Spatial question records ::

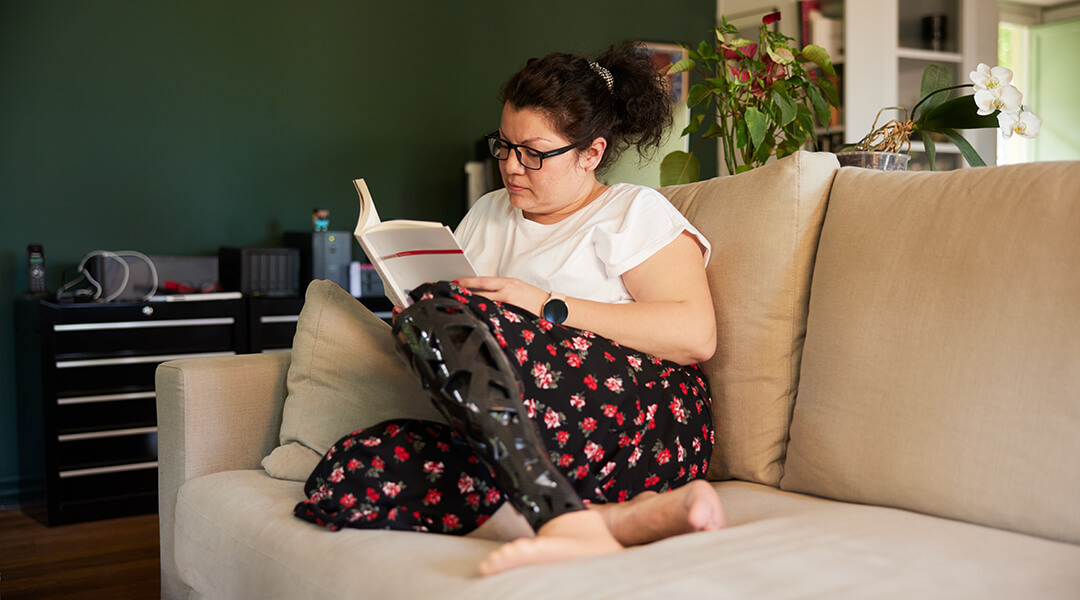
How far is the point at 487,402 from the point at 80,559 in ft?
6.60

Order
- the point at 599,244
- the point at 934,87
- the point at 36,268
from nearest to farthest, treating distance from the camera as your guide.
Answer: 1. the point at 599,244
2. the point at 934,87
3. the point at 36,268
==
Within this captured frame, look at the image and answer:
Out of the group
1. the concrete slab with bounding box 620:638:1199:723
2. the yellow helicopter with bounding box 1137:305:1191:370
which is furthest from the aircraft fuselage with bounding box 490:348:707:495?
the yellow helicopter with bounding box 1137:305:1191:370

EXERCISE REQUIREMENTS ::
Return, unchanged, the lines of the material starting with the line containing "How far is the" and going on through the line containing "3. the point at 36,268", both included.

REPLY ::
How far is the point at 487,402 from the point at 80,559 in ft?
6.60

Order
- the point at 599,244
- the point at 934,87
- the point at 36,268
from nearest to farthest, treating distance from the camera as your guide.
Answer: 1. the point at 599,244
2. the point at 934,87
3. the point at 36,268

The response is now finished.